De plus, en s’acidifiant et en se réchauffant, l’océan perd son pouvoir de tampon en matière de réchauffement climatique. Jusqu’ici une bonne partie du CO2 et de la chaleur en surplus sur terre était absorbée par les océans. Mais plus ces derniers se réchauffent et se chargent en CO2, moins ils absorbent : ils saturent. Lorsque certains seuils seront atteints, le CO2 et les températures atmosphériques augmenteront encore plus vite.

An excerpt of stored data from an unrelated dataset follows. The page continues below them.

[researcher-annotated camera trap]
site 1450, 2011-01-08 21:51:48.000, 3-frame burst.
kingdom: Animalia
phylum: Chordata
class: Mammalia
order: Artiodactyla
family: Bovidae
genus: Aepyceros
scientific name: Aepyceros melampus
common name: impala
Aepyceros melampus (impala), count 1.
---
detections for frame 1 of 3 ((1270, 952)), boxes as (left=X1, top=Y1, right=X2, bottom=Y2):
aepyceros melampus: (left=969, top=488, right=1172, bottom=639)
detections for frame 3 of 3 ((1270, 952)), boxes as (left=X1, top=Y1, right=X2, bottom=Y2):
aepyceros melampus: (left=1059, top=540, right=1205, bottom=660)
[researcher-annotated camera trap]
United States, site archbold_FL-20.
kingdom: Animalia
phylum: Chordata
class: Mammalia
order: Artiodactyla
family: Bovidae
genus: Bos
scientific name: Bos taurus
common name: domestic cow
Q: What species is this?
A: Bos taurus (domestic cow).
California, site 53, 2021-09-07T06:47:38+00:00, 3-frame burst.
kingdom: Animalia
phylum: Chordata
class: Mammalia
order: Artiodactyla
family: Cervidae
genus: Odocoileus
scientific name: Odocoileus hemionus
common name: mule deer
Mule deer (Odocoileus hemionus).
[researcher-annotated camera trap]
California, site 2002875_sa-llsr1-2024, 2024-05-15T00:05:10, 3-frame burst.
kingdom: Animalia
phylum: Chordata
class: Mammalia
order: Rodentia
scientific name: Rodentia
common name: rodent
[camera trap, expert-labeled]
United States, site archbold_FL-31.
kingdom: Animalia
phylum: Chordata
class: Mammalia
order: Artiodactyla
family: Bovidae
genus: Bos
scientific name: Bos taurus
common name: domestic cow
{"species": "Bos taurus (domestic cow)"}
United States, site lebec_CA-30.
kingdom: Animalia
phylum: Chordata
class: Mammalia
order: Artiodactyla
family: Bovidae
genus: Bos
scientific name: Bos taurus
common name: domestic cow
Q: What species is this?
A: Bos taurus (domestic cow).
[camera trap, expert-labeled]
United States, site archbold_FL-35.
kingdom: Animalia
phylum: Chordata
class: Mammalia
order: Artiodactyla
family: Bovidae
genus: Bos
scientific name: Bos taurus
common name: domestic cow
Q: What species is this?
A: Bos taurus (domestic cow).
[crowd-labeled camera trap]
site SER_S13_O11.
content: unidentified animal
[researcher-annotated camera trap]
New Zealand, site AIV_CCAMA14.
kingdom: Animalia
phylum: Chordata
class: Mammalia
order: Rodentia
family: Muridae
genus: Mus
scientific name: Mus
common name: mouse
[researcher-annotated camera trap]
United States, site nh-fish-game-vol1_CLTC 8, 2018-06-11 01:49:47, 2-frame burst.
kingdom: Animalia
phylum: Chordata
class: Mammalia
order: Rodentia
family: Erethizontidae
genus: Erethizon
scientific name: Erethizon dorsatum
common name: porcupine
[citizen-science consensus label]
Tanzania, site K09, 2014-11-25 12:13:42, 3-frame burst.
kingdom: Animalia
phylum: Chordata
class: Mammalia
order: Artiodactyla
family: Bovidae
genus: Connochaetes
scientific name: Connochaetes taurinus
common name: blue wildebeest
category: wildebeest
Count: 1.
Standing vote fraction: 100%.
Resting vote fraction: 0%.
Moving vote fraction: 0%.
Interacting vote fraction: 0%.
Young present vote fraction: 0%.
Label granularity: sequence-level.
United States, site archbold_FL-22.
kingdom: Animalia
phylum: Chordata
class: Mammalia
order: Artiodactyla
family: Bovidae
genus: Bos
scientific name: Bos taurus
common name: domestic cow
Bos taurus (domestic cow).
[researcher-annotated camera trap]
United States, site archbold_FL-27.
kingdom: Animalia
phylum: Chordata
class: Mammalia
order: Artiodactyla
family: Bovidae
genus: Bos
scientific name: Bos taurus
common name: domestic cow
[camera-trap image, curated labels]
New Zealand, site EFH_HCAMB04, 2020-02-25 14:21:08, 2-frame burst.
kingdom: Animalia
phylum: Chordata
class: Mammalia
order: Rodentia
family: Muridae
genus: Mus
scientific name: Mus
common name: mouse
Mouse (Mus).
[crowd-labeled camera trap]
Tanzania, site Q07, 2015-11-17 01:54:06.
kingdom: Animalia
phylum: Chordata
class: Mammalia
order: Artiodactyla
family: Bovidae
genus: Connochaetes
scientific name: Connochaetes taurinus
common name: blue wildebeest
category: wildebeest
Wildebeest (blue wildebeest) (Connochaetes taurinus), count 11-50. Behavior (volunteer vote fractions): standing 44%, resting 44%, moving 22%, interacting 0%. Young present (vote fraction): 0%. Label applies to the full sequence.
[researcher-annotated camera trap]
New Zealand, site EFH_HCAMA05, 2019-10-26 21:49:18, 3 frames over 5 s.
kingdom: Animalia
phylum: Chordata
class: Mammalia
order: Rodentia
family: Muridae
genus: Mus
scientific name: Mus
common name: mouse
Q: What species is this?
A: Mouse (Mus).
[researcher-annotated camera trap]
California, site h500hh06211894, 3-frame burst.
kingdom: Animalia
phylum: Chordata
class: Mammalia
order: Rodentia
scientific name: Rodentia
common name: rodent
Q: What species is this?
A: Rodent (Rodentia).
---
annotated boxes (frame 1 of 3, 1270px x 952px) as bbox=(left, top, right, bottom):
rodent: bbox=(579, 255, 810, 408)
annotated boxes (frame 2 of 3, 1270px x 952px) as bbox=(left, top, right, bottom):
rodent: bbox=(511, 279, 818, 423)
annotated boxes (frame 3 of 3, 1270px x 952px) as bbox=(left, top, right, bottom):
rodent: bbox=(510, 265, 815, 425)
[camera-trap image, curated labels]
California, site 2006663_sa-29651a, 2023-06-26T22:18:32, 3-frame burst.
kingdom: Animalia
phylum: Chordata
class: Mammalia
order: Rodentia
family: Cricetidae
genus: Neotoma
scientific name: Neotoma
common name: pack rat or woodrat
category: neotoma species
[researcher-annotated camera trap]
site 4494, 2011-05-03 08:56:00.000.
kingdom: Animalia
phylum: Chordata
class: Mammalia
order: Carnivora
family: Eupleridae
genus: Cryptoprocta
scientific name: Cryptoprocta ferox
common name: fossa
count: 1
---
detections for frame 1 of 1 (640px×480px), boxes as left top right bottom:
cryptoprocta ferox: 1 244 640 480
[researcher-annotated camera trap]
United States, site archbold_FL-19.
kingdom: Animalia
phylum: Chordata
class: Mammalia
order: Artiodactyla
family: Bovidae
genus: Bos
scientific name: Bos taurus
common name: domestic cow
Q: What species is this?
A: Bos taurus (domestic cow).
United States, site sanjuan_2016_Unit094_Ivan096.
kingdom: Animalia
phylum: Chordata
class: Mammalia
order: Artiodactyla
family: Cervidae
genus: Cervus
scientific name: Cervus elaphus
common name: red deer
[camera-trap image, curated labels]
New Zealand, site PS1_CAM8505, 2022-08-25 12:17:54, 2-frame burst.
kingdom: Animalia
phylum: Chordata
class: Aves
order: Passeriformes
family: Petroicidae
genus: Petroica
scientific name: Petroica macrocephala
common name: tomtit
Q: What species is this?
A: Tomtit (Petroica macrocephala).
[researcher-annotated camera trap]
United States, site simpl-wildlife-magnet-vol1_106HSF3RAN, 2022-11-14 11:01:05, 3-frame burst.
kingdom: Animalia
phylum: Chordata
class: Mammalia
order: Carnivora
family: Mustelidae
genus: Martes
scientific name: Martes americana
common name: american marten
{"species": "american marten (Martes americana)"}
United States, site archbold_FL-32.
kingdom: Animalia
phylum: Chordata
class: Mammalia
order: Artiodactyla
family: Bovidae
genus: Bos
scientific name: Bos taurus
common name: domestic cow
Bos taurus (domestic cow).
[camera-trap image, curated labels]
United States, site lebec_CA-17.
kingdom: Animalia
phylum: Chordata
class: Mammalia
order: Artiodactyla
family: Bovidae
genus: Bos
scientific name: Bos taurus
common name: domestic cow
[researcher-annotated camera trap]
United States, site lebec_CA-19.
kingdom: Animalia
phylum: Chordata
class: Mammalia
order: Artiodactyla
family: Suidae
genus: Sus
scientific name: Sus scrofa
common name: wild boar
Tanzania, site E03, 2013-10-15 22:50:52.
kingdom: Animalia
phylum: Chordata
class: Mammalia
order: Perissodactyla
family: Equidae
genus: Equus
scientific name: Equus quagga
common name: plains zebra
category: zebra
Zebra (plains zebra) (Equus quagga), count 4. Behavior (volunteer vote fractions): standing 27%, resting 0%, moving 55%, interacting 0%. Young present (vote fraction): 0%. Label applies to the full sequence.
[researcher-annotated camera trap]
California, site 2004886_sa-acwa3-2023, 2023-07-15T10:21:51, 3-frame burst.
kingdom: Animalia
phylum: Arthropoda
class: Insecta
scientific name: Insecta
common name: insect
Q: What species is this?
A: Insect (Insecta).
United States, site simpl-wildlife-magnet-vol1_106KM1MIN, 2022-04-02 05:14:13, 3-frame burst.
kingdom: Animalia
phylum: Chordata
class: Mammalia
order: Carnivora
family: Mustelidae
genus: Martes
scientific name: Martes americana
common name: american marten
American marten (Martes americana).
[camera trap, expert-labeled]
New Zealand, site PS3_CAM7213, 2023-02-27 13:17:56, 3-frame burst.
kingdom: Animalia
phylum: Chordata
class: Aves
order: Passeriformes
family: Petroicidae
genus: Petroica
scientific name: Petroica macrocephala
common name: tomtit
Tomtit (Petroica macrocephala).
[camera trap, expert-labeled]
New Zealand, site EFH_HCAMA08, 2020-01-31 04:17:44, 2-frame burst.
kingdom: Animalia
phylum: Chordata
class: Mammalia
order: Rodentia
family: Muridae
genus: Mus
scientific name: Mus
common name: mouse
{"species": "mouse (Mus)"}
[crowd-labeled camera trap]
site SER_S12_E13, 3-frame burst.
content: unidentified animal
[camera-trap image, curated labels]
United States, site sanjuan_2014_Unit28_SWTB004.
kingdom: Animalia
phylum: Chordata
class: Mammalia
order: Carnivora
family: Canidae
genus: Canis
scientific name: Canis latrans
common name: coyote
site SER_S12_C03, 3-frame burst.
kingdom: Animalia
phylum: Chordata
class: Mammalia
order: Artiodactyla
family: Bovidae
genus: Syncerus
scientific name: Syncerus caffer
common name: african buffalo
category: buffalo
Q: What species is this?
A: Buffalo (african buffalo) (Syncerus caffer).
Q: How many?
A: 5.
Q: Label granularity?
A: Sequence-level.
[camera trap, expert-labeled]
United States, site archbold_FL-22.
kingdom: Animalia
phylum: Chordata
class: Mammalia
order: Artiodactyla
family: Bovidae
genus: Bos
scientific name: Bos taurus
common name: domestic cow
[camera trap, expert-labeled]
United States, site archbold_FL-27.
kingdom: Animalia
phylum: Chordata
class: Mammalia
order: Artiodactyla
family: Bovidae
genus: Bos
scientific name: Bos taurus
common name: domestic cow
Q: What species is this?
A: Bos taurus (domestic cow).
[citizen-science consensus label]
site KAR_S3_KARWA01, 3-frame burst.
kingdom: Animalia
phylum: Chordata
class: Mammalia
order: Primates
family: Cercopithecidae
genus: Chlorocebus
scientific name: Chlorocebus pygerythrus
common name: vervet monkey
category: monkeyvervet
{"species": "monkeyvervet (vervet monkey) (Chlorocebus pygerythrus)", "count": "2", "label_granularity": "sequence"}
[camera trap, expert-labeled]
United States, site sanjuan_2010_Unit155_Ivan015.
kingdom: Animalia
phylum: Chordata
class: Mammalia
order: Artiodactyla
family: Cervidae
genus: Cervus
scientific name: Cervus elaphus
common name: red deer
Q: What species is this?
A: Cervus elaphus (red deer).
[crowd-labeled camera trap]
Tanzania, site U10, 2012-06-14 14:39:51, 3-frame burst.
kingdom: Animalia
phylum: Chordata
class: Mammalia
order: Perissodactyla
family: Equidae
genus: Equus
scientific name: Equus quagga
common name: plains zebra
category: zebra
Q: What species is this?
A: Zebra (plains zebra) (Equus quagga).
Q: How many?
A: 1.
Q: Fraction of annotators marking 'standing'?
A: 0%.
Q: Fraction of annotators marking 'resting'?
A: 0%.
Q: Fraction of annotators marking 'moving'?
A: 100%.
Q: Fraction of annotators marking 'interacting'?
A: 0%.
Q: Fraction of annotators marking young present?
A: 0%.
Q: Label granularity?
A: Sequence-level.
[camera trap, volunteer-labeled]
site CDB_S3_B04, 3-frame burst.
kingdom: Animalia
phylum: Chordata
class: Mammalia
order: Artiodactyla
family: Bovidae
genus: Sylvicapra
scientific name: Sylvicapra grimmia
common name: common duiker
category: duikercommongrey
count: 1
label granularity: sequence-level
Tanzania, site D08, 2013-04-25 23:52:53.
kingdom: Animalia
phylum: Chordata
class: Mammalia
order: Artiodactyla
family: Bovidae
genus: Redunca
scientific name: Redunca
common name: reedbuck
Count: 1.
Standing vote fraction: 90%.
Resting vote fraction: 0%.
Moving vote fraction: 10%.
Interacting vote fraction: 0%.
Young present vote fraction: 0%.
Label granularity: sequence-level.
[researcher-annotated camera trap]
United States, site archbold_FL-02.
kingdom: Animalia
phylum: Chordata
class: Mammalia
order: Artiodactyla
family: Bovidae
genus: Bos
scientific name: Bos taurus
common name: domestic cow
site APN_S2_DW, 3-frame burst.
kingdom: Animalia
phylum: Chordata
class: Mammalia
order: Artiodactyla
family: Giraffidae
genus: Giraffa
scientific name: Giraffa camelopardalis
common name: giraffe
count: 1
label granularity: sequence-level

Au final, tous ces constats montrent que 2017 est sans doute une année charnière à partir de laquelle le climat va devenir vraiment instable. On voit que certains seuils commencent à être dépassés. La catastrophe commence, lentement, mais elle va s’accélérer. Une bien mauvaise nouvelle pour commencer 2018, mais peut-être un coup de semonce salutaire pour pousser tous les acteurs à agir vraiment, dans l’urgence. Problème : les mesures extrêmes à mettre en place pour amortir le choc sont désormais quasiment hors d’atteinte.